— BEGIN —
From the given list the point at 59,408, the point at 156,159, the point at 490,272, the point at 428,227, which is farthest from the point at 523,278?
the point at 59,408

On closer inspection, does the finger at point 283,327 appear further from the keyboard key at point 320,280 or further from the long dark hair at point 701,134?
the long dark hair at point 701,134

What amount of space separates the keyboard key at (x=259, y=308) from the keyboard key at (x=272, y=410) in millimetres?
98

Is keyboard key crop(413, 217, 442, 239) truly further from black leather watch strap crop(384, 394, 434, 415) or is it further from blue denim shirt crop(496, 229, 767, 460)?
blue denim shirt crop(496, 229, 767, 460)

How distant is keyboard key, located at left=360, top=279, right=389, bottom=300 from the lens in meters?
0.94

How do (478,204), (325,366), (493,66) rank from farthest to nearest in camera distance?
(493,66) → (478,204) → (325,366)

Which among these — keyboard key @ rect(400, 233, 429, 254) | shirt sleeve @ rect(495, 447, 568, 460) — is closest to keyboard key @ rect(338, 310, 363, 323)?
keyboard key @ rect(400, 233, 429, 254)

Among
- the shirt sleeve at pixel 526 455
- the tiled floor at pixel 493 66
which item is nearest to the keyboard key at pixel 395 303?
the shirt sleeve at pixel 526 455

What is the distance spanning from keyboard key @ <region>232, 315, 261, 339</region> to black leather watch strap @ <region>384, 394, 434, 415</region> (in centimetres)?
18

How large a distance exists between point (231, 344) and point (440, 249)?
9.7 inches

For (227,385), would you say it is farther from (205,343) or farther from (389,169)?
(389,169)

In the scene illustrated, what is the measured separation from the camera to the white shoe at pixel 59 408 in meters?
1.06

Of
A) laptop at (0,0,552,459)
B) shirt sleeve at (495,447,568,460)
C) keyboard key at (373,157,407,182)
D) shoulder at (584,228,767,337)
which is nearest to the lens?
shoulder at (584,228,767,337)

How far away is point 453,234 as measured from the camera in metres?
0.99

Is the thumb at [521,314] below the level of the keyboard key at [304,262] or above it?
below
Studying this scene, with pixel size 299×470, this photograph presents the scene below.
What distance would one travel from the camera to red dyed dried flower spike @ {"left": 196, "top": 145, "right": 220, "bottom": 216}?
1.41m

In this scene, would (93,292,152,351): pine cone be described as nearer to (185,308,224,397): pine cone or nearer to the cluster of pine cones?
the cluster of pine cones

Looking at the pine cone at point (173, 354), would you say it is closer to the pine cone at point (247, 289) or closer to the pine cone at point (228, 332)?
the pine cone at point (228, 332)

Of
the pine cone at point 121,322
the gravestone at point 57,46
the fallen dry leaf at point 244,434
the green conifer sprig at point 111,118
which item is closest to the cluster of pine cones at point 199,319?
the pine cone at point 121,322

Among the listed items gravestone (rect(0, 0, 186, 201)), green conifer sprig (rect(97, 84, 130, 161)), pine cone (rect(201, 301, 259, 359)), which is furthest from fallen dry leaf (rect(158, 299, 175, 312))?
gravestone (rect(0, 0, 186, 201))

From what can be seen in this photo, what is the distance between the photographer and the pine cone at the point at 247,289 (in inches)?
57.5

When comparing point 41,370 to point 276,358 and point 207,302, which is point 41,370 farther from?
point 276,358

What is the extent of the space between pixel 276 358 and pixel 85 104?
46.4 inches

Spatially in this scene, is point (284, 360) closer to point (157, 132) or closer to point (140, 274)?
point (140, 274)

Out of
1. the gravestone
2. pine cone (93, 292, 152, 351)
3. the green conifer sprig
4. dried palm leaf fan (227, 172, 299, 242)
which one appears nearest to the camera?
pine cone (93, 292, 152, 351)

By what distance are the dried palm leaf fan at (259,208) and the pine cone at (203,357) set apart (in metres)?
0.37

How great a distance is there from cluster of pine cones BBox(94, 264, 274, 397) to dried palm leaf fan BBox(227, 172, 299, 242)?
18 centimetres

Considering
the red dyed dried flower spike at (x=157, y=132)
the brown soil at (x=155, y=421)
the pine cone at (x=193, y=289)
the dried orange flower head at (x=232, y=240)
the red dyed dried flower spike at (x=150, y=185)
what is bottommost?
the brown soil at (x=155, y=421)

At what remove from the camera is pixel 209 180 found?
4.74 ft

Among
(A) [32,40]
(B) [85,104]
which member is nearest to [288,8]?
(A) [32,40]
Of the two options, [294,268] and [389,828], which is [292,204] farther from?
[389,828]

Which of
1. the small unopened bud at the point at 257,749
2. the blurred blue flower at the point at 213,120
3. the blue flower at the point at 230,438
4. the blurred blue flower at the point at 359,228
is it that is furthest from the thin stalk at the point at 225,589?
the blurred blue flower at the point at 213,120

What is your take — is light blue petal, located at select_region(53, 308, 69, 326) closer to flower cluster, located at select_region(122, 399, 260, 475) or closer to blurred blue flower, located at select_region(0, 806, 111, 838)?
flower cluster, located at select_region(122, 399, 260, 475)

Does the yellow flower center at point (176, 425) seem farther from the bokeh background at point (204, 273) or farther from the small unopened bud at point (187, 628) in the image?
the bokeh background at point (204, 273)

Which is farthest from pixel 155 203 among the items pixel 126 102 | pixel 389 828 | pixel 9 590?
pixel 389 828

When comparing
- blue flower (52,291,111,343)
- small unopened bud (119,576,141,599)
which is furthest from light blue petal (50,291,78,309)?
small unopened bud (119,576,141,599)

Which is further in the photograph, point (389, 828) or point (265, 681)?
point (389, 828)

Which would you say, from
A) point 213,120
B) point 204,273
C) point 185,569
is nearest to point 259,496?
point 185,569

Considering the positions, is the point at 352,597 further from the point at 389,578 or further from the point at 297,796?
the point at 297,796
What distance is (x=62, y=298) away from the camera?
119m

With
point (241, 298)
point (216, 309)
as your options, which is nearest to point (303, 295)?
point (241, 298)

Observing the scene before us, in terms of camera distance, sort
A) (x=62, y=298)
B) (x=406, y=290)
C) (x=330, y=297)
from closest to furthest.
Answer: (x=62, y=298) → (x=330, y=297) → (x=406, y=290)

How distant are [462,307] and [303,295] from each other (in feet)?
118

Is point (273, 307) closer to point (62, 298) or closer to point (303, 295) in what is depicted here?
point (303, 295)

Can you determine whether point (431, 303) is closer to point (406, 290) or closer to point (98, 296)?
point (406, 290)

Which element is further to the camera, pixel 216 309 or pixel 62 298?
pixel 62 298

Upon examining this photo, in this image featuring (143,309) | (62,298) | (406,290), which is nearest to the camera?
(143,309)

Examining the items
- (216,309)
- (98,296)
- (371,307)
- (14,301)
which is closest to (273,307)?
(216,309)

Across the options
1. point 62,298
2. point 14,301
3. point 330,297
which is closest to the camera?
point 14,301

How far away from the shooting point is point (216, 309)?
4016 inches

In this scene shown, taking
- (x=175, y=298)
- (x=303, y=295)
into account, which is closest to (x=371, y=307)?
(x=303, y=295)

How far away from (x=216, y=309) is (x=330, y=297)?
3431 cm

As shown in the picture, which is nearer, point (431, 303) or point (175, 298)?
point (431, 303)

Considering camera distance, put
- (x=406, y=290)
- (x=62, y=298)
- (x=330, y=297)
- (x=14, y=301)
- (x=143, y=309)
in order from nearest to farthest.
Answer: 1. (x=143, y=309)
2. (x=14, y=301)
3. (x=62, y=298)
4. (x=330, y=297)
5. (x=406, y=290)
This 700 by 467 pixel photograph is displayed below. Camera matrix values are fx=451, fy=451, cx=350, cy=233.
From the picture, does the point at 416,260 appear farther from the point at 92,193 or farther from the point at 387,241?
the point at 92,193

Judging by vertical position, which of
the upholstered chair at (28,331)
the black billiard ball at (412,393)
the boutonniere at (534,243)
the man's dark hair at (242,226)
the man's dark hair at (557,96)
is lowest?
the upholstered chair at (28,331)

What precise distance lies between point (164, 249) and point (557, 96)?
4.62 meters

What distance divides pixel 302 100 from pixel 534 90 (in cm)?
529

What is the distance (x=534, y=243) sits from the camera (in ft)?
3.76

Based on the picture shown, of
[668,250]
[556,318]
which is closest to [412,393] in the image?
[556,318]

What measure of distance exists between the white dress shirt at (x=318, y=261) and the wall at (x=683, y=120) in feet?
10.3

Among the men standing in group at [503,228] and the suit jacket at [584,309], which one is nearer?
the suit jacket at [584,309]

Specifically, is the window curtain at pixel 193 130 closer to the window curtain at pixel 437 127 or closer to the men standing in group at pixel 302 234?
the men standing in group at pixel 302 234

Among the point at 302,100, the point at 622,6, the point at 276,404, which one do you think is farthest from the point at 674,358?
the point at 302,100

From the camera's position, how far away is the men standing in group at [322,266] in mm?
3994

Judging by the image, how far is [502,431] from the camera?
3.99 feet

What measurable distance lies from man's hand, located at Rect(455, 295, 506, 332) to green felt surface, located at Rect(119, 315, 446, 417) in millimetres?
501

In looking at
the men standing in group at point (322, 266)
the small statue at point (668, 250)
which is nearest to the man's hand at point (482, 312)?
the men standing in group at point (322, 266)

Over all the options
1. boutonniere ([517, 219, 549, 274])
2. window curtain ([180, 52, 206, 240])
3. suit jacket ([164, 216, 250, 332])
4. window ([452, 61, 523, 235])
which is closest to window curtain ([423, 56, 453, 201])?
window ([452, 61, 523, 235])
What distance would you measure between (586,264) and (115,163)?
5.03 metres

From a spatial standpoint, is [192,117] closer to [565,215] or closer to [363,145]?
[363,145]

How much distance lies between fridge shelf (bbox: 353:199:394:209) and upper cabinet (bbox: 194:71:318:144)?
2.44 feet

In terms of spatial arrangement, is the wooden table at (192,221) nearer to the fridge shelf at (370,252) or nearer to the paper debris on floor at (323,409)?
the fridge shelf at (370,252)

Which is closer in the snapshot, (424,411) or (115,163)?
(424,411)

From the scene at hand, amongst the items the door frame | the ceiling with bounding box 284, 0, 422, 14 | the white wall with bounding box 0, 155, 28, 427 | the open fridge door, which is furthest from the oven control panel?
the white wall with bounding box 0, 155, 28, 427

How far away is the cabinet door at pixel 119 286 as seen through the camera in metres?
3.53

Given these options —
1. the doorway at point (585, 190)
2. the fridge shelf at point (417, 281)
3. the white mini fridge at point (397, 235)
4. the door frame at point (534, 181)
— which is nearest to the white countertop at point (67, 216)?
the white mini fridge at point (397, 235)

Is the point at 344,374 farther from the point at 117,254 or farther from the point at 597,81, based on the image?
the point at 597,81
— END —
**What you have to do**
Only the lines from the one containing "From the scene" through the end of the material should be reproduced, exactly, with both ends included.

**The output**
From the scene at hand, amongst the items the door frame | the ceiling with bounding box 284, 0, 422, 14 | the white wall with bounding box 0, 155, 28, 427 | the open fridge door, which is furthest from the oven control panel?
the white wall with bounding box 0, 155, 28, 427

How far away is the cabinet door at pixel 119 286 as seen through the camera in metres?
3.53

Given these options —
1. the doorway at point (585, 190)
2. the fridge shelf at point (417, 281)
3. the white mini fridge at point (397, 235)
4. the door frame at point (534, 181)
— which is nearest to the white countertop at point (67, 216)?
the white mini fridge at point (397, 235)

Is the point at 344,374 farther from the point at 117,254 or farther from the point at 597,81, based on the image?
the point at 597,81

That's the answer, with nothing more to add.